A finalização do Acordo é uma prioridade tanto para a União Europeia quanto para o MERCOSUL. Seu texto final veio à luz num momento em que as grandes potências, e em particular a China e os Estados Unidos enfocavam suas orientações rumo a um mundo mais protecionista. Nesse contexto, a União Europeia e o MERCOSUL optaram por uma aposta em favor da liberalização dos seus intercâmbios e o fizeram por acreditar que o livre comércio e um mundo baseado em regras vai ser a nossa aposta para o futuro. Nos últimos meses no Brasil, acompanhamos com a devida preocupação a divulgação dos números oficiais relativos ao crescente desmatamento e ao aumento dos focos de incêndio na Amazônia e também no Pantanal.

Em nossa opinião, é de fundamental importância que o Brasil apresente resultados concretos nas ações de combate ao desmatamento e aos focos de incêndios que consomem parte relevante de seu exuberante patrimônio ambiental. Essa é uma preocupação da comunidade internacional, mais também do povo brasileiro, da sua sociedade civil e de suas empresas.

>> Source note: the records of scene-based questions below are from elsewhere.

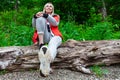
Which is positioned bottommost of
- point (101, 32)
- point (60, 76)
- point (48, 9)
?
point (60, 76)

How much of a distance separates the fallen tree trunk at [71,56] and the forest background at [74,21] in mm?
1114

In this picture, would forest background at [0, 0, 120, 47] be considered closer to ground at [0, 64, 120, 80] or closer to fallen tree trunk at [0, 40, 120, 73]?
fallen tree trunk at [0, 40, 120, 73]

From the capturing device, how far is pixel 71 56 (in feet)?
22.4

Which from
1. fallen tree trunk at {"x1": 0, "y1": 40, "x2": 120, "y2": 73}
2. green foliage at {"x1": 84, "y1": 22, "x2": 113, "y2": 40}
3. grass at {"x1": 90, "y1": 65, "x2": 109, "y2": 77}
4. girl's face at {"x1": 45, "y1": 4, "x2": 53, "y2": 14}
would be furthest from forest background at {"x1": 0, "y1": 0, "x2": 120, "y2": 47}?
girl's face at {"x1": 45, "y1": 4, "x2": 53, "y2": 14}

De nossa parte, temos expressado nossas apreensões ao governo brasileiro e dele obtivemos respostas que consideramos encorajadoras. Uma delas foi a decisão de criar o Conselho da Amazônia, destinado a coordenar os esforços na busca de respostas rápidas e eficientes ante demandas dessa magnitude.

A designação do Vice-Presidente Hamilton Mourão para chefiar esse Conselho é, em minha opinião, prova cabal da disposição de se buscar soluções para os problemas que afetam um dos principais biomas do país, que é a Amazônia e de abertura ao diálogo com a União Europeia e os outros parceiros internacionais, um diálogo baseado no pleno respeito da soberania brasileira e que promove a cooperação.

É nossa convicção que o Acordo UE-MERCOSUL representa uma oportunidade única para as duas regiões em busca de um futuro comum, baseado em valores compartilhados e em defesa da sustentabilidade.

Do ponto de vista do comércio, o Acordo estabelece regras que garantem a indispensável segurança juridica. No capítulo intitulado “Comércio e Desenvolvimento Sustentável” estão listados todos os compromissos a serem assumidos pelas partes signatárias, entre eles a garantia da permanência no Acordo de Paris sobre as mudanças climáticas e que respeitarão as premissas nele acordadas.

Igualmente salientes são o capitulo ligado aos Direitos Humanos e a uma série de outros tópicos estabelecendo as bases de mecanismos de cooperação que farão dos dois blocos parceiros estratégicos em um vasto elenco de áreas de interesse recíproco. O Acordo é uma aposta pela sustentabilidade que vai nos ajudar a superar a crise do COVID-19. Sua entrada em vigor unirá o MERCOSUL e a União Europeia numa caminho comum por uma economia mais verde, digital e inclusiva. Relembrando as palavras da Presidente von der Leyen podemos “transformar o enorme desafio que enfrentamos numa oportunidade, não só apoiando a recuperação mas também investindo no nosso futuro”.